A patchwork of blood-red welts and purple bruises cover Ramy Essam’s back, from his neck down to his thighs. His scars are evidence, he said, that violent groups linked to ousted Egyptian President Hosni Mubarak’s regime are trying to subvert the revolution.
“There are still some people from the corrupt old regime trying to crush the revolution,” Essam said, lying face down on his bed, where he has spent days waiting for his wounds to heal. “With God’s will, the revolution will continue.”
The 23-year-old student and musician said thugs attacked him and hundreds of others at a peaceful sit-in at Tahrir Square on March 9. Egyptian soldiers were on guard but they didn’t come to his rescue. Instead, Essam said, they detained him and scores of others and hauled him to the nearby Egyptian museum where uniformed soldiers tortured him for four hours and cut off his shoulder-length hair.
“It was pain I never imagined I would feel in my life,” Essam said.

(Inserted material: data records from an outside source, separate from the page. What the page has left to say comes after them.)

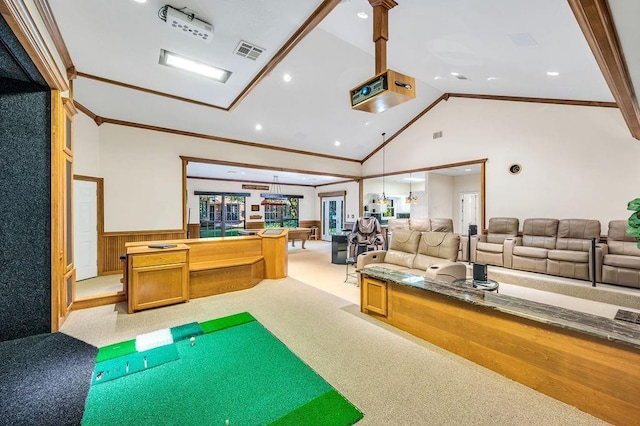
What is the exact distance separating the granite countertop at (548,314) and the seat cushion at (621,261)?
3270 mm

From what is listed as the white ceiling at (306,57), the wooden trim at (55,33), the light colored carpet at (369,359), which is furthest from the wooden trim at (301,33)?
the light colored carpet at (369,359)

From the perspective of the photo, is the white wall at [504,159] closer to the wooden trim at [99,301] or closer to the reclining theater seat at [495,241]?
the reclining theater seat at [495,241]

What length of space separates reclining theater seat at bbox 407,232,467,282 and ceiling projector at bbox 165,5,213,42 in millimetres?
4130

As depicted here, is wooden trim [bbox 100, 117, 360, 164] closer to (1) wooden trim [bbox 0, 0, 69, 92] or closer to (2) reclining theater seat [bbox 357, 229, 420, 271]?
(1) wooden trim [bbox 0, 0, 69, 92]

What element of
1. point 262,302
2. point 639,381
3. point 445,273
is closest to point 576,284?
point 445,273

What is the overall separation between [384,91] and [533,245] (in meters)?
4.99

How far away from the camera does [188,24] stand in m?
3.06

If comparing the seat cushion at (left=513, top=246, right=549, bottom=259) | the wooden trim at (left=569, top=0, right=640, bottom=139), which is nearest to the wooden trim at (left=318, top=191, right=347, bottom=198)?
the seat cushion at (left=513, top=246, right=549, bottom=259)

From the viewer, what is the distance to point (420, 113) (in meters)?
7.85

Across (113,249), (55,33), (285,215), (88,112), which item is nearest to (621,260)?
(55,33)

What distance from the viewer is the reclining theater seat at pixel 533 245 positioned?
5180mm

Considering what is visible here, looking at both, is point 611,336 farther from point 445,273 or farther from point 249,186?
point 249,186

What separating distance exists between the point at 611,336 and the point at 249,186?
38.6 feet

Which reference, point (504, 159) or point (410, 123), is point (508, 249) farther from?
point (410, 123)
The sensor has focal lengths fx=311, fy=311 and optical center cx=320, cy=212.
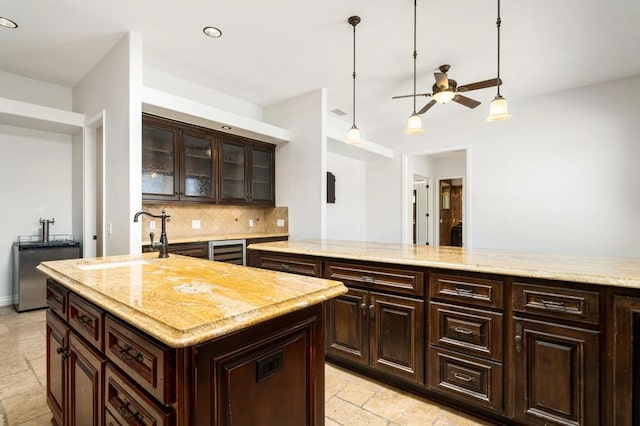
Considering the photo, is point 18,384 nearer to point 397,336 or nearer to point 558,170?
point 397,336

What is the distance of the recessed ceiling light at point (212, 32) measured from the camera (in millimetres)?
2908

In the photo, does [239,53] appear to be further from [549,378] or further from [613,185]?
[613,185]

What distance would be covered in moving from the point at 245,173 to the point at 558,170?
4398mm

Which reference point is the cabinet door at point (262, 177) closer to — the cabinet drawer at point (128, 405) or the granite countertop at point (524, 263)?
the granite countertop at point (524, 263)

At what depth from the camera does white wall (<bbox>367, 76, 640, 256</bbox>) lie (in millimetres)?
3932

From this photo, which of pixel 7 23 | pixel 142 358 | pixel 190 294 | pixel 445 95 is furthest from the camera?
pixel 445 95

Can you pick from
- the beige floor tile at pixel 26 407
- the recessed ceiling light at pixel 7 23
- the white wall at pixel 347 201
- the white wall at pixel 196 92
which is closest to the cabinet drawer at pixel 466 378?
the beige floor tile at pixel 26 407

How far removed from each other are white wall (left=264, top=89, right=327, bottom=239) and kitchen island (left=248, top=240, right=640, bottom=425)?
1.99 metres

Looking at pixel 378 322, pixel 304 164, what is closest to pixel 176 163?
pixel 304 164

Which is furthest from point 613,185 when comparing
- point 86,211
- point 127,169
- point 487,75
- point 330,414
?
point 86,211

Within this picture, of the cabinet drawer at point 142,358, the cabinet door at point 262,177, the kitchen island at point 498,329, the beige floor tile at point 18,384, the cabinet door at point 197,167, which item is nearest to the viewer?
the cabinet drawer at point 142,358

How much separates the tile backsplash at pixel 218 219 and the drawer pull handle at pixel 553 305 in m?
3.52

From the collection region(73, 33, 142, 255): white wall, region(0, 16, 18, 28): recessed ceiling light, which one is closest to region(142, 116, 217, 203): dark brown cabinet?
region(73, 33, 142, 255): white wall

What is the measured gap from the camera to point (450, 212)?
28.8 feet
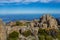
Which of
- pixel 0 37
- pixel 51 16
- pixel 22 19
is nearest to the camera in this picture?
pixel 0 37

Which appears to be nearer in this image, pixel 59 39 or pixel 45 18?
pixel 59 39

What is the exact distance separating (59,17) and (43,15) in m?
2.22

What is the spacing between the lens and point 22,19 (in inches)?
1154

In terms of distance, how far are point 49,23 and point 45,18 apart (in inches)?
103

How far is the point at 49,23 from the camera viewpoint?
24859 mm

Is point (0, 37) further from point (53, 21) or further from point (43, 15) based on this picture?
point (43, 15)

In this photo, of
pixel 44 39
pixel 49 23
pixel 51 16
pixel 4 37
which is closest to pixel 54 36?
pixel 44 39

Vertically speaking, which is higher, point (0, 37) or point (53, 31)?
point (0, 37)

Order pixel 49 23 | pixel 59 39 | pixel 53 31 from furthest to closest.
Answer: pixel 49 23
pixel 53 31
pixel 59 39

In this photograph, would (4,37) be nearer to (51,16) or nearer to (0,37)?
(0,37)

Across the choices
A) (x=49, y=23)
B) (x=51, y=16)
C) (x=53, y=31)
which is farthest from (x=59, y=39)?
(x=51, y=16)

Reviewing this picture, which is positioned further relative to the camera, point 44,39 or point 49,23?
point 49,23

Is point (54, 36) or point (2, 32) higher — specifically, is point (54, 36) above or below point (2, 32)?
below

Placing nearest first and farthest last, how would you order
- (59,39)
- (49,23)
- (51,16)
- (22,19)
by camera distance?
1. (59,39)
2. (49,23)
3. (51,16)
4. (22,19)
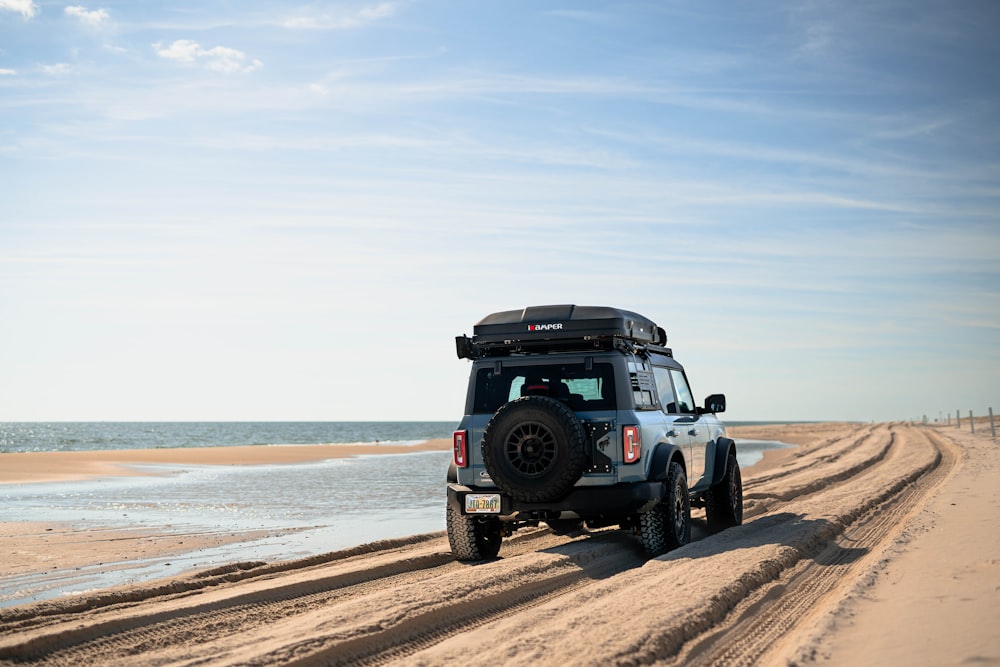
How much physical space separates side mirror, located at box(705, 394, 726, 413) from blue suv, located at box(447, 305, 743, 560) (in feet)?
5.22

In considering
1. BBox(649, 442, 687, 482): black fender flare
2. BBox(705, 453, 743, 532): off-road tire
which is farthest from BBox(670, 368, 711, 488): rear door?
BBox(649, 442, 687, 482): black fender flare

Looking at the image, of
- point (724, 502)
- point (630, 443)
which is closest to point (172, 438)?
point (724, 502)

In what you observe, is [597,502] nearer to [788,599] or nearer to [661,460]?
[661,460]

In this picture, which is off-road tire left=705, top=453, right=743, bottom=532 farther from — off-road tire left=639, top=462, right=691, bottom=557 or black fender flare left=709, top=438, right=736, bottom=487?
off-road tire left=639, top=462, right=691, bottom=557

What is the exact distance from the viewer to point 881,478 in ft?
61.4

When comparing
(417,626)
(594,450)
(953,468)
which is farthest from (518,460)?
(953,468)

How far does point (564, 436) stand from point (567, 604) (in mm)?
2304

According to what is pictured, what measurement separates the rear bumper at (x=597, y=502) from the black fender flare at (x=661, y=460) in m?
0.19

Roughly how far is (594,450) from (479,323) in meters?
1.78

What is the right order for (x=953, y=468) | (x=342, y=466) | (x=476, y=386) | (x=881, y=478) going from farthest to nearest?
1. (x=342, y=466)
2. (x=953, y=468)
3. (x=881, y=478)
4. (x=476, y=386)

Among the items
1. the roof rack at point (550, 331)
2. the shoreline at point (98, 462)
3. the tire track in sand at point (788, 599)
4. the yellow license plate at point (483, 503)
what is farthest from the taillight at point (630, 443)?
the shoreline at point (98, 462)

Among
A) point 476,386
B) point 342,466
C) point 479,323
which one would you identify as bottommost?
point 342,466

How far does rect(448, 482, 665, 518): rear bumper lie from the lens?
8875mm

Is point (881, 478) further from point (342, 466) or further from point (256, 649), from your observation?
point (342, 466)
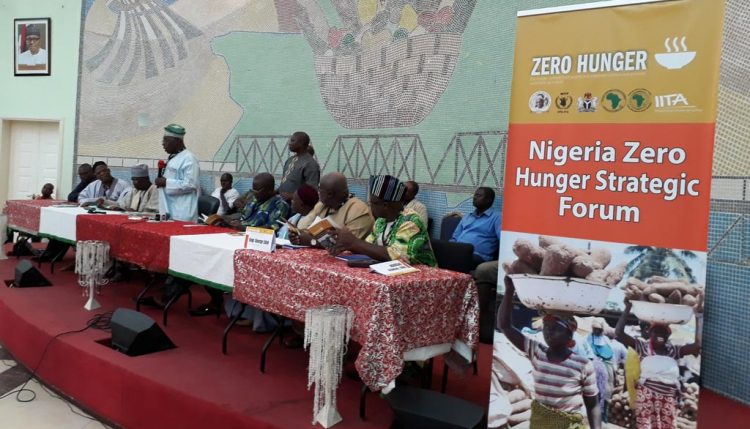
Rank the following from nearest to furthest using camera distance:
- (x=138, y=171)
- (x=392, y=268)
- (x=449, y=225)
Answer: (x=392, y=268)
(x=138, y=171)
(x=449, y=225)

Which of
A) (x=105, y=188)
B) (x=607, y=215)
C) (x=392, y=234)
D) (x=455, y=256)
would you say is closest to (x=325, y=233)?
(x=392, y=234)

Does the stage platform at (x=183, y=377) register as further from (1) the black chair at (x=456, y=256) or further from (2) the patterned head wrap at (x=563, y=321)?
(2) the patterned head wrap at (x=563, y=321)

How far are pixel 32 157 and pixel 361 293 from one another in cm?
980

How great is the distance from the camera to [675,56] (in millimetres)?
1736

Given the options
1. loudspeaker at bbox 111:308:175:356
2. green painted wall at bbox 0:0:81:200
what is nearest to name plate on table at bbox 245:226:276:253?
loudspeaker at bbox 111:308:175:356

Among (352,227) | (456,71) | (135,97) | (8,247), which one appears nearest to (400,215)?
(352,227)

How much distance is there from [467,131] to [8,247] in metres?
6.05

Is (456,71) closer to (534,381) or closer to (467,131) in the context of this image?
(467,131)

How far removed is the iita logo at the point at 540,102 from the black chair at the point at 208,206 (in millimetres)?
5256

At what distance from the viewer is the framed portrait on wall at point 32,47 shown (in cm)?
926

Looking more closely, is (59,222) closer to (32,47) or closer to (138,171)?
(138,171)

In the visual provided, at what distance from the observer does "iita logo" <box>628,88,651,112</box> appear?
1.79m

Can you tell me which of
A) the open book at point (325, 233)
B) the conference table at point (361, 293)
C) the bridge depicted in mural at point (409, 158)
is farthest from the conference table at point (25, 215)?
the open book at point (325, 233)

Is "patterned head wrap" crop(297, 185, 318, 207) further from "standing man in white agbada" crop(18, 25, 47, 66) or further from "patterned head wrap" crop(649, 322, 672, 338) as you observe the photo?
"standing man in white agbada" crop(18, 25, 47, 66)
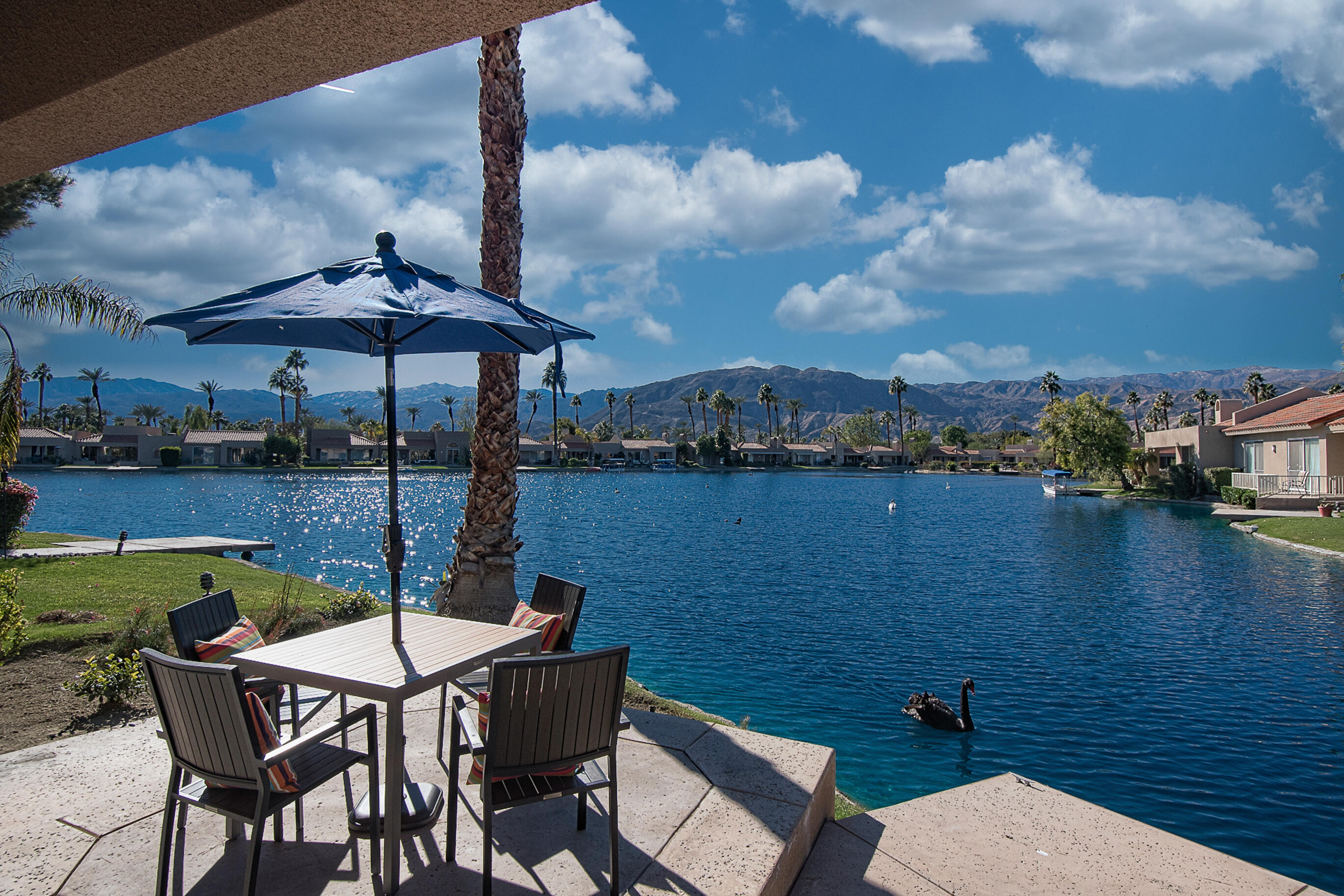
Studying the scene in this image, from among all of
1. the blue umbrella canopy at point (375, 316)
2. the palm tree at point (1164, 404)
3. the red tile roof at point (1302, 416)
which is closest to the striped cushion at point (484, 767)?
the blue umbrella canopy at point (375, 316)

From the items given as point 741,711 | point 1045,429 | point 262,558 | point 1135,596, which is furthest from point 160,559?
point 1045,429

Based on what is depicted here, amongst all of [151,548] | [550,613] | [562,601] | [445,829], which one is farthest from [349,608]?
[151,548]

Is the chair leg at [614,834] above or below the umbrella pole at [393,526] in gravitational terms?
below

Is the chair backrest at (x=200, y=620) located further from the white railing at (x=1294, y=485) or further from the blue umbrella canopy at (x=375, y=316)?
the white railing at (x=1294, y=485)

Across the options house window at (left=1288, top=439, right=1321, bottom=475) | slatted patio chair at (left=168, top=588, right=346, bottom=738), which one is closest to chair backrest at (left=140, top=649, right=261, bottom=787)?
slatted patio chair at (left=168, top=588, right=346, bottom=738)

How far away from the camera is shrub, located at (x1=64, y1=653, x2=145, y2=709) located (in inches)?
202

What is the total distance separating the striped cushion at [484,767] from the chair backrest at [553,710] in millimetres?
35

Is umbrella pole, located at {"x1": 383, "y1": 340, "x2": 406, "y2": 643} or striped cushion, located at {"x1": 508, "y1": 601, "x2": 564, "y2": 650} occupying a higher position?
umbrella pole, located at {"x1": 383, "y1": 340, "x2": 406, "y2": 643}

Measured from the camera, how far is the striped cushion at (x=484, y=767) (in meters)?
3.00

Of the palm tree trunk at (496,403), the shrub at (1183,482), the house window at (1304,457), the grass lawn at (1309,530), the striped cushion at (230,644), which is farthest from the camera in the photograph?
the shrub at (1183,482)

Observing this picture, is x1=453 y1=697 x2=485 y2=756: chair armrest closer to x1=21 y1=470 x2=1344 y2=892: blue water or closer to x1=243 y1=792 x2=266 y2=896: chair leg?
x1=243 y1=792 x2=266 y2=896: chair leg

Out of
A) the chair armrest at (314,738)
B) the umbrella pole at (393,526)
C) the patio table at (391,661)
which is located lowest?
the chair armrest at (314,738)

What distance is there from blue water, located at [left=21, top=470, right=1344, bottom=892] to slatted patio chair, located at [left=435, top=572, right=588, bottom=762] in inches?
155

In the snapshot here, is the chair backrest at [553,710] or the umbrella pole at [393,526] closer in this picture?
the chair backrest at [553,710]
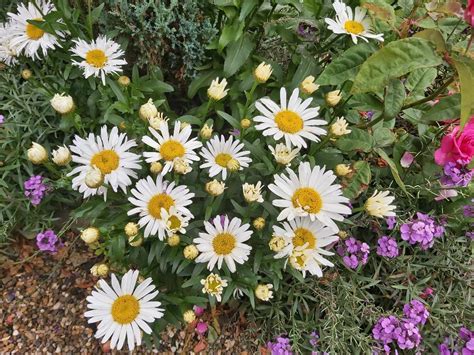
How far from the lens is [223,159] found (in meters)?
1.61

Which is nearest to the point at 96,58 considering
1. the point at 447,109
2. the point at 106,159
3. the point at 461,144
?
the point at 106,159

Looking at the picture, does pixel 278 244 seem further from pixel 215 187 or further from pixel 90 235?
pixel 90 235

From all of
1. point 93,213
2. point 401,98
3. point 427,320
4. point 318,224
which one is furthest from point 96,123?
point 427,320

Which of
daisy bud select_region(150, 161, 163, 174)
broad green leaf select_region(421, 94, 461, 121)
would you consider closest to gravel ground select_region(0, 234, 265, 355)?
daisy bud select_region(150, 161, 163, 174)

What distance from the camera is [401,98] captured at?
152cm

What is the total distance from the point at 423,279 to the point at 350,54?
3.29 feet

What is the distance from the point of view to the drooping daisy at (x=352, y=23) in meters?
1.70

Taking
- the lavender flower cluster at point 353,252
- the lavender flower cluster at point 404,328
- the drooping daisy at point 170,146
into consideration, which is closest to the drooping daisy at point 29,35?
the drooping daisy at point 170,146

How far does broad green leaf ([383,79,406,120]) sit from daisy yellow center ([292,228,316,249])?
47 centimetres

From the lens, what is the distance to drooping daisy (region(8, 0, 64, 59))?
5.96 ft

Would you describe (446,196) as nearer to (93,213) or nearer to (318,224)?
(318,224)

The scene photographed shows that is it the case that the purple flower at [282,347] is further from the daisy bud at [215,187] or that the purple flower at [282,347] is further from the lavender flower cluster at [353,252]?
the daisy bud at [215,187]

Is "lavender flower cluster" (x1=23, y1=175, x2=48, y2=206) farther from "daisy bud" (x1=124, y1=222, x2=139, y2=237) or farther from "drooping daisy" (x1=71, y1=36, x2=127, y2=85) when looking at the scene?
"daisy bud" (x1=124, y1=222, x2=139, y2=237)

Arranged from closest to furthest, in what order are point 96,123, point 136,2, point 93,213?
point 93,213, point 136,2, point 96,123
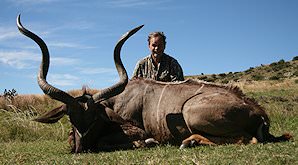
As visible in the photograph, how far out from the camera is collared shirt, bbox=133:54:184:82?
851cm

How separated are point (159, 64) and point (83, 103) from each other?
2151mm

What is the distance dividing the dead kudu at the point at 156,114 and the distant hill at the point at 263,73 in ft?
152

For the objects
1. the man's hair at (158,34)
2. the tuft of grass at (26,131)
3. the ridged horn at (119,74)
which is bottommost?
the tuft of grass at (26,131)

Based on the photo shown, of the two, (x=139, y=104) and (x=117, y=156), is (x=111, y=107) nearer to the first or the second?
(x=139, y=104)

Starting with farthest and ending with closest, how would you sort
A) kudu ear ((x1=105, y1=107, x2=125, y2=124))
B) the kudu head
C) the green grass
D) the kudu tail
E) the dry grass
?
1. the dry grass
2. kudu ear ((x1=105, y1=107, x2=125, y2=124))
3. the kudu head
4. the kudu tail
5. the green grass

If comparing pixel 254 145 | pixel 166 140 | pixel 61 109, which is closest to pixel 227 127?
pixel 254 145

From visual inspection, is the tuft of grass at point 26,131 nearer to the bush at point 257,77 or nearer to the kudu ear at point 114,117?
the kudu ear at point 114,117

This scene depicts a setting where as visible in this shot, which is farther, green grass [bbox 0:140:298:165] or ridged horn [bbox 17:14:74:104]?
ridged horn [bbox 17:14:74:104]

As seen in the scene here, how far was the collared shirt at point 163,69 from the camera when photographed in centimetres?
851

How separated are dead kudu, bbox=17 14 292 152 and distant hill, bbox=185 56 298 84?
46335mm

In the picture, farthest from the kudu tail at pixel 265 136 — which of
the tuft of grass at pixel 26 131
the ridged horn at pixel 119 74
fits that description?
the tuft of grass at pixel 26 131

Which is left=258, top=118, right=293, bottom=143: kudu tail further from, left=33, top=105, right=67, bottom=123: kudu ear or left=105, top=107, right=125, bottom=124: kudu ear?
left=33, top=105, right=67, bottom=123: kudu ear

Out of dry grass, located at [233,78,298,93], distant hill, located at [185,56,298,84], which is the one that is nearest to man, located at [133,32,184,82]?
dry grass, located at [233,78,298,93]

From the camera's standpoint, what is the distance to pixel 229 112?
6.38m
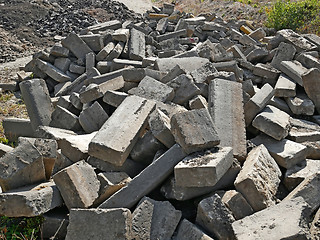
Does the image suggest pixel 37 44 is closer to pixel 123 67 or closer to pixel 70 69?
pixel 70 69

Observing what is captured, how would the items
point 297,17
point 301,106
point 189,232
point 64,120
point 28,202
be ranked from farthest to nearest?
1. point 297,17
2. point 64,120
3. point 301,106
4. point 28,202
5. point 189,232

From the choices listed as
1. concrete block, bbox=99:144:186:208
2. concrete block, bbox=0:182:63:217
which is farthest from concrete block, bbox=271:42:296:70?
concrete block, bbox=0:182:63:217

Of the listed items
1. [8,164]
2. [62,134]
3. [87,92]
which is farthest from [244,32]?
[8,164]

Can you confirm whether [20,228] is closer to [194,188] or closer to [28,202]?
[28,202]

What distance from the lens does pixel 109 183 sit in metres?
4.05

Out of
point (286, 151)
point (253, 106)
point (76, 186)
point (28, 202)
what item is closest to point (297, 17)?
point (253, 106)

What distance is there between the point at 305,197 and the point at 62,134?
3.72m

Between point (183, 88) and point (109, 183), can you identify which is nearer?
point (109, 183)

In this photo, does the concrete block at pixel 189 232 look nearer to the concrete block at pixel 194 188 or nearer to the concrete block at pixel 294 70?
the concrete block at pixel 194 188

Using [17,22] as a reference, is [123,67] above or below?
above

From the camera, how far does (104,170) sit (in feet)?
14.6

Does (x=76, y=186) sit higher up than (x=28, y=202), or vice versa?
(x=76, y=186)

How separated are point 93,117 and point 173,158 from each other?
2039 mm

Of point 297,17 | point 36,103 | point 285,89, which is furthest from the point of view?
point 297,17
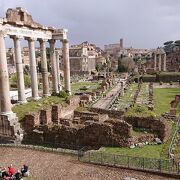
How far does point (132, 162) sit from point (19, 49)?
17.2 m

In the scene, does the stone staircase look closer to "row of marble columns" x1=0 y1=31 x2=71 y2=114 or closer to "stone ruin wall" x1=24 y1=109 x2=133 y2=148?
"row of marble columns" x1=0 y1=31 x2=71 y2=114

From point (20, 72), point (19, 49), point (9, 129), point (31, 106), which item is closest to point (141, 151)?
point (9, 129)

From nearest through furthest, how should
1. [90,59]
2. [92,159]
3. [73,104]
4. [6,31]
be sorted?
[92,159] < [6,31] < [73,104] < [90,59]

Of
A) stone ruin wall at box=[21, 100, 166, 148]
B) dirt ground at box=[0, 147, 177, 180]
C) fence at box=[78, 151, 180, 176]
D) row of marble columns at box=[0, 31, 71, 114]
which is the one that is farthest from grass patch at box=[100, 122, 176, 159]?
row of marble columns at box=[0, 31, 71, 114]

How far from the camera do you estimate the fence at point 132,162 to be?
15690 mm

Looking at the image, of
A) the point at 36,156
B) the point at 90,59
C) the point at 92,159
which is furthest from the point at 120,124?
the point at 90,59

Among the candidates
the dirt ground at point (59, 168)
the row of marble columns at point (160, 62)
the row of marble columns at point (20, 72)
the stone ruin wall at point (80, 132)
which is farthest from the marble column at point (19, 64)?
the row of marble columns at point (160, 62)

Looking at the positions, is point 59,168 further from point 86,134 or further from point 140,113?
point 140,113

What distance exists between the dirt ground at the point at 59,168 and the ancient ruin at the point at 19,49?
371 cm

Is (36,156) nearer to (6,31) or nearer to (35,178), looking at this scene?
(35,178)

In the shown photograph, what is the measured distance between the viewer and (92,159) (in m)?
18.0

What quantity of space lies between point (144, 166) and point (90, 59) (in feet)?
413

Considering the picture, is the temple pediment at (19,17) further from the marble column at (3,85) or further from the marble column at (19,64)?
the marble column at (3,85)

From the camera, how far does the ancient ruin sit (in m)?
23.6
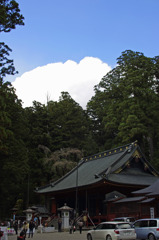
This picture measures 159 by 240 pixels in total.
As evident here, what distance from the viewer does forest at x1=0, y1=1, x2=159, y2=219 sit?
45438mm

“They took off my clothes. They used sticks, metal rods, wires, whips.” He received electric shocks, he said.
“There was a soldier who would jump in the air and land on my face with his legs.”
Essam is convinced he and others were marked men and women at Tahrir Square that day. For weeks, Essam had sung and played his guitar for large crowds celebrating the end of the Mubarak regime. Moments before he was detained, several men pointed him out to soldiers, he said.
Essam was released, but human rights groups have said more than 100 innocent activists — all detained on March 9 — are still in custody awaiting military trials without access to lawyers. Their stories are almost identical to those of protesters who claim they did nothing wrong, but were illegally detained and often beaten by thugs and soldiers.